AI Trend forecasting | Stock prediction
Disclaimer: This article is written for the learning purpose to apply Machine Learning and Prediction model for predicting the future stock price.
The third project | Trend forecasting | DSE3 G.9
Let’s start with AI
What’s AI? AI isn’t just a new set of tools. It’s the new world. AI has the potential to create huge economic and societal benefits for businesses, governments, and individuals worldwide. Source: PwC
As a PwC 2021 AI Predictions survey, you can see that AI Companies have realized the benefit from AI investment such as improving decision-making, increase productivity, and cost-saving. However, we think that not just AI companies can benefit from AI investment but you, as a retail investor, can also use this AI technology to win in the stock market.
Have you invested in the stock market?
- Have you won in the short run but got lost in the long run?
- How many hours per week do you spend studying and trading in the stock market? More than 10 hours per week?
- Are you lazy to study more than 500+ stocks and buy just a few stocks into your portfolio?
- For newbie investors, you don’t know which stock you should buy? Have you asked your friend? Or search from the internet?
“If you face the problems above, read this article. We will show you how to apply AI for improving decision-making, reduce bias and risk and, ultimately, save your time for investing in the stock market!”
Here is our story
After two challenges passed, BOTNOI announced a new weekly challenge.
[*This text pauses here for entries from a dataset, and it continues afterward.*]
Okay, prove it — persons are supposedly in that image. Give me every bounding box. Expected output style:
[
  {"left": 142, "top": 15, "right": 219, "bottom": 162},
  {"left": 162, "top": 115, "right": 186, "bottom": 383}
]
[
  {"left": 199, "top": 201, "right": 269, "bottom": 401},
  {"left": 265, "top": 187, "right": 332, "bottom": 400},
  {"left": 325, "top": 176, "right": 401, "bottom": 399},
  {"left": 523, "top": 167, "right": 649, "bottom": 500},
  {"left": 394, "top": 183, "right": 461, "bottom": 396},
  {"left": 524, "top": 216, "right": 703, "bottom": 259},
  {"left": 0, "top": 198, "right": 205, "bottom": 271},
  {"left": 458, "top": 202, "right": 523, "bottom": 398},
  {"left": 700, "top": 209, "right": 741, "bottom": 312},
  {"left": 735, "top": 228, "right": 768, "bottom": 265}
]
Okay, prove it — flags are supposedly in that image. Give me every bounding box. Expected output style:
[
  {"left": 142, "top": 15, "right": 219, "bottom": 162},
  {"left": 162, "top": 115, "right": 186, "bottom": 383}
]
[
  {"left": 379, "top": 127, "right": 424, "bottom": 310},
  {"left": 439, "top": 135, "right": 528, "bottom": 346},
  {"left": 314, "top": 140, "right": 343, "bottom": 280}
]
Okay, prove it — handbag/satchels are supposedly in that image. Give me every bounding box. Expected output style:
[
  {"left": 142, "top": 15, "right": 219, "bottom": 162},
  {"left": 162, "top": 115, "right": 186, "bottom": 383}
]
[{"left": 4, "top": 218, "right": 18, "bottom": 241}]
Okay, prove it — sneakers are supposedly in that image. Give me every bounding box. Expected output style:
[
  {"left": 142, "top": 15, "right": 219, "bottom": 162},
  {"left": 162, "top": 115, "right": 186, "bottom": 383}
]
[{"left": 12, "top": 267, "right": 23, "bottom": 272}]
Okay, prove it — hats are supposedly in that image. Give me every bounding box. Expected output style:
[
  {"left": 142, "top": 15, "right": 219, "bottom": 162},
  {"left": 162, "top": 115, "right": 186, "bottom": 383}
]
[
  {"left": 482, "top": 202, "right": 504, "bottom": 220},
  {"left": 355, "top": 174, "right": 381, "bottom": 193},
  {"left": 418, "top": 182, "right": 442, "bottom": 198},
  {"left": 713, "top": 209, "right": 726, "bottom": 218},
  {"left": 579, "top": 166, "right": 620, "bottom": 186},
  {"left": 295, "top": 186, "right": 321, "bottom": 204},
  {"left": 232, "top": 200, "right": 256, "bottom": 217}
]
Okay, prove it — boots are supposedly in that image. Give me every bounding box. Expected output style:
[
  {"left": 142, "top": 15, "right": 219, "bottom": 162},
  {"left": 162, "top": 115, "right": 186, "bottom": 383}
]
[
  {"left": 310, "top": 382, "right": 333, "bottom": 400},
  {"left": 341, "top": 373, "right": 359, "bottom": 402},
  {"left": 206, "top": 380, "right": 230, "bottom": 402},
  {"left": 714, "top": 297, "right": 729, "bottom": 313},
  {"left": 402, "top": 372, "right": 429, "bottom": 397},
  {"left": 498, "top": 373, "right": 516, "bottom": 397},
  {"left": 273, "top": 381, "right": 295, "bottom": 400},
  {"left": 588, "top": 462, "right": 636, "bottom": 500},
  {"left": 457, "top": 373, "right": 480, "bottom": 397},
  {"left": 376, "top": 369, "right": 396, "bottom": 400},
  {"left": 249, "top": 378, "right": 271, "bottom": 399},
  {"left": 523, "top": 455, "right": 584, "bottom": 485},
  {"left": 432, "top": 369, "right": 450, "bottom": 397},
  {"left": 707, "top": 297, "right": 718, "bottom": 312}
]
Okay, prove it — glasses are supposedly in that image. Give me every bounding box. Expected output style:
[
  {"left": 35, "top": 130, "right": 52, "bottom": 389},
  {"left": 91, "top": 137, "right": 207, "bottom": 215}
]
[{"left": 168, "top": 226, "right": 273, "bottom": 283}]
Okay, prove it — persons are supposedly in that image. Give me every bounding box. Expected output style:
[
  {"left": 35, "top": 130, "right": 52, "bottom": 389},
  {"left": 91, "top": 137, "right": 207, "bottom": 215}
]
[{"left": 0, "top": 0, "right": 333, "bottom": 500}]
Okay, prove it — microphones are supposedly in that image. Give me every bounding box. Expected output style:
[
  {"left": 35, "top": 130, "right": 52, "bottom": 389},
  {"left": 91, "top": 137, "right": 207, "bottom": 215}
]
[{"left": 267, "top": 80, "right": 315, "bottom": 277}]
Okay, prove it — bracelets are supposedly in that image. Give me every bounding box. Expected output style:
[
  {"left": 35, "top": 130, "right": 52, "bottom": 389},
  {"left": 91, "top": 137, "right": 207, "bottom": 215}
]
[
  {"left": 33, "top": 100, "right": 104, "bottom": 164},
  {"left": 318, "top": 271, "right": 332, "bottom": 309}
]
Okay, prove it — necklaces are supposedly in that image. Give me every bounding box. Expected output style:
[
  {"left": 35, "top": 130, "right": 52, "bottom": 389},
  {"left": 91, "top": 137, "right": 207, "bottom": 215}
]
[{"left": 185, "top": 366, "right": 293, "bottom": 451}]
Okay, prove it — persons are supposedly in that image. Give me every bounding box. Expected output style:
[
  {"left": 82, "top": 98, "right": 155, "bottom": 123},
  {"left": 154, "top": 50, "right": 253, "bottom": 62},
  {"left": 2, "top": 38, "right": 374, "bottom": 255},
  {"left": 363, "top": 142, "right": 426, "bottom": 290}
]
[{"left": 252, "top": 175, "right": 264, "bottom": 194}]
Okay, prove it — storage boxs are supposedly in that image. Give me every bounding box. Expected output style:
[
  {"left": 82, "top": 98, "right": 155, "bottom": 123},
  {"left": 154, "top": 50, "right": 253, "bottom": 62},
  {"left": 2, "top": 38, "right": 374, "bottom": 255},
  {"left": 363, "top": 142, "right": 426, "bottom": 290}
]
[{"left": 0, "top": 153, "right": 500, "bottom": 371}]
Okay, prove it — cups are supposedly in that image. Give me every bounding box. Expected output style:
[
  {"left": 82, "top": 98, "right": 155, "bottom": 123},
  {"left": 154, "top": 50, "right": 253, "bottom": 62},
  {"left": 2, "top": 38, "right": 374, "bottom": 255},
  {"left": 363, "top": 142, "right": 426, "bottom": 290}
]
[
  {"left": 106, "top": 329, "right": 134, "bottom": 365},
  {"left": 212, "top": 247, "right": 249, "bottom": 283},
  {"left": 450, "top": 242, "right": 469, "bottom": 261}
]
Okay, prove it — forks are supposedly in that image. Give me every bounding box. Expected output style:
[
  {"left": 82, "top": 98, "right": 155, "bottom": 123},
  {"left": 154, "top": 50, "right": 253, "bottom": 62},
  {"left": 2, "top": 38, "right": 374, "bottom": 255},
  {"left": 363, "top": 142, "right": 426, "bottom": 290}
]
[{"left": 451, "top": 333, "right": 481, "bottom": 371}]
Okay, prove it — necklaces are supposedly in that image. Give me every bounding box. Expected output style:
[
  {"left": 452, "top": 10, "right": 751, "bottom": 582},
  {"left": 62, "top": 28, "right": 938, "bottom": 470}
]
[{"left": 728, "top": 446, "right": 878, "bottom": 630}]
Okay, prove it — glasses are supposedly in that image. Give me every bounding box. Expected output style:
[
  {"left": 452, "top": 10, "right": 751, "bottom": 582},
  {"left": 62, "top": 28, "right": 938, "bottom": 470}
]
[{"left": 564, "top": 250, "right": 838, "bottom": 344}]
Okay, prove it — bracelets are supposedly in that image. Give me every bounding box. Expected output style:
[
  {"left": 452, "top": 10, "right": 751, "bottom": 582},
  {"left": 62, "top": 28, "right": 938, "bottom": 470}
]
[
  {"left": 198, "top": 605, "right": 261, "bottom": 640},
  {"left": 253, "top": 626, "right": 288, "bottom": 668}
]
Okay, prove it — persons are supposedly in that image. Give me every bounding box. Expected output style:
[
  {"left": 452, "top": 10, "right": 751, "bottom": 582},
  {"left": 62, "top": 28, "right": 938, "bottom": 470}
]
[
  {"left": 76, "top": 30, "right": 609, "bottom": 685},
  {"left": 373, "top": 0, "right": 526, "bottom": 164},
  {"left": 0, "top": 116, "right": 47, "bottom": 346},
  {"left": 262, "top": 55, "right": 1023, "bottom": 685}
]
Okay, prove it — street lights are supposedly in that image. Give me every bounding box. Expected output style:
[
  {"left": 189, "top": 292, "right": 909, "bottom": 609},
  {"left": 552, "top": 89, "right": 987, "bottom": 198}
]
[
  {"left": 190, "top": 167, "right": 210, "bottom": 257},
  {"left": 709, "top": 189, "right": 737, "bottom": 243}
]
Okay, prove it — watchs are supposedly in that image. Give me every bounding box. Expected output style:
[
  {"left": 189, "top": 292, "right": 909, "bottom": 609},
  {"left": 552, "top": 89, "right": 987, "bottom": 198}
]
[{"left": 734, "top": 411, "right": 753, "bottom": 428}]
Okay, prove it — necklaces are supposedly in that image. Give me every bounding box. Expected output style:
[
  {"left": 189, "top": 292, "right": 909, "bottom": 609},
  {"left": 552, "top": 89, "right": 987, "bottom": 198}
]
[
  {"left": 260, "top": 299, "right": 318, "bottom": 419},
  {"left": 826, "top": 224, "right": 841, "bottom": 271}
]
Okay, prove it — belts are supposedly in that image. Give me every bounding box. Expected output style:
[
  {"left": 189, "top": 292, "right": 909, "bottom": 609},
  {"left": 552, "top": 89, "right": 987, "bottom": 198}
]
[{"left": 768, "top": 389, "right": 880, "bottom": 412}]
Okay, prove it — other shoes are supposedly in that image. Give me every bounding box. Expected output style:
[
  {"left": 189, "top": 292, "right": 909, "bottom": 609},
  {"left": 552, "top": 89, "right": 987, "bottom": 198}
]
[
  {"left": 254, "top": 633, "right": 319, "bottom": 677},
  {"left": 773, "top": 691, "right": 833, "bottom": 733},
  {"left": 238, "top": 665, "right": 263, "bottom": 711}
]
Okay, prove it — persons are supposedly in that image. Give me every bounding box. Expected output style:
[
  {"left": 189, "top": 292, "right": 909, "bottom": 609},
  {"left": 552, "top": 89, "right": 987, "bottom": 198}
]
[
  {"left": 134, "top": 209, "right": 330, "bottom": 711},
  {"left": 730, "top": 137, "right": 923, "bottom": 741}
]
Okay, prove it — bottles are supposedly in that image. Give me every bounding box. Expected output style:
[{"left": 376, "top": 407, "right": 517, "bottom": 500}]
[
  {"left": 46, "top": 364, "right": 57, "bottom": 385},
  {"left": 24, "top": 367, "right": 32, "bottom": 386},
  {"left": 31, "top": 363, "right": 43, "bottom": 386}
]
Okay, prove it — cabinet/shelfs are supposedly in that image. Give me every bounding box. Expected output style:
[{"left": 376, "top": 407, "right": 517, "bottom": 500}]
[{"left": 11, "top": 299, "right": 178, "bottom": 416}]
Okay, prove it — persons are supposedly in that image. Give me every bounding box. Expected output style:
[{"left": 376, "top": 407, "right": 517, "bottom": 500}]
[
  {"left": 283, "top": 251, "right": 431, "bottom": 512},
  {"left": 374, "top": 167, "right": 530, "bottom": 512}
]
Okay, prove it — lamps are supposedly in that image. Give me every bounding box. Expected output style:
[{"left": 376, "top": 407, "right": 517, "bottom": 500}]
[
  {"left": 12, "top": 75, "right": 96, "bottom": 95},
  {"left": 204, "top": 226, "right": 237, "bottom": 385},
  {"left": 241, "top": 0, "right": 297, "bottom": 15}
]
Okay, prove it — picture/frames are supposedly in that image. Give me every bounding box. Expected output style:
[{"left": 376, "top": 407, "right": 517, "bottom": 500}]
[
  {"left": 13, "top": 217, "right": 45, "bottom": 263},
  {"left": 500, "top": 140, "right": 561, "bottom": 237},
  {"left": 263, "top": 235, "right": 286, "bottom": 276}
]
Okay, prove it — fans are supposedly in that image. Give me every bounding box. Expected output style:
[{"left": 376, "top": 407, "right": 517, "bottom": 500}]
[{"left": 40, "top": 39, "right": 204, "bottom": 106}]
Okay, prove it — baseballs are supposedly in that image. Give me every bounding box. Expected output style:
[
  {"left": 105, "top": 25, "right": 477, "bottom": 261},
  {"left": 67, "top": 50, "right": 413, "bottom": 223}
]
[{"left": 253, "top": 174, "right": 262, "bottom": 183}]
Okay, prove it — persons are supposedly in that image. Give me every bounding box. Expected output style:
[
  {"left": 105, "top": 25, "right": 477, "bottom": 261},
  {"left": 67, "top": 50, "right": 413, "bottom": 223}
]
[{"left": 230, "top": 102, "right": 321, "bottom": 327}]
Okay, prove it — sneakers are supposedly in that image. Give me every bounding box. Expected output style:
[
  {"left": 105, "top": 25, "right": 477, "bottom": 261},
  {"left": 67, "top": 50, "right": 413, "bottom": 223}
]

This is our third project in the Data Science Essential program, called the Trend forecasting project. We have spent one week building up this model and writing this article. Even though it’s a tight timeline, it’s worthwhile and enjoyable. Our team has learned from each other to exchange investing, modeling, and programming perspectives.
Our project requirement
- Pick one stock from SET100 based on the potential highest gain from the prediction model
- Select the stock by 4 June 2021
- Buy selected stock on 7 June 2021 and sell on 14 Jun 2021 (at ATO price)
- The budget for investing in the stock is Baht 20,000.
- Allow picking the stock whose price is less than Baht 200.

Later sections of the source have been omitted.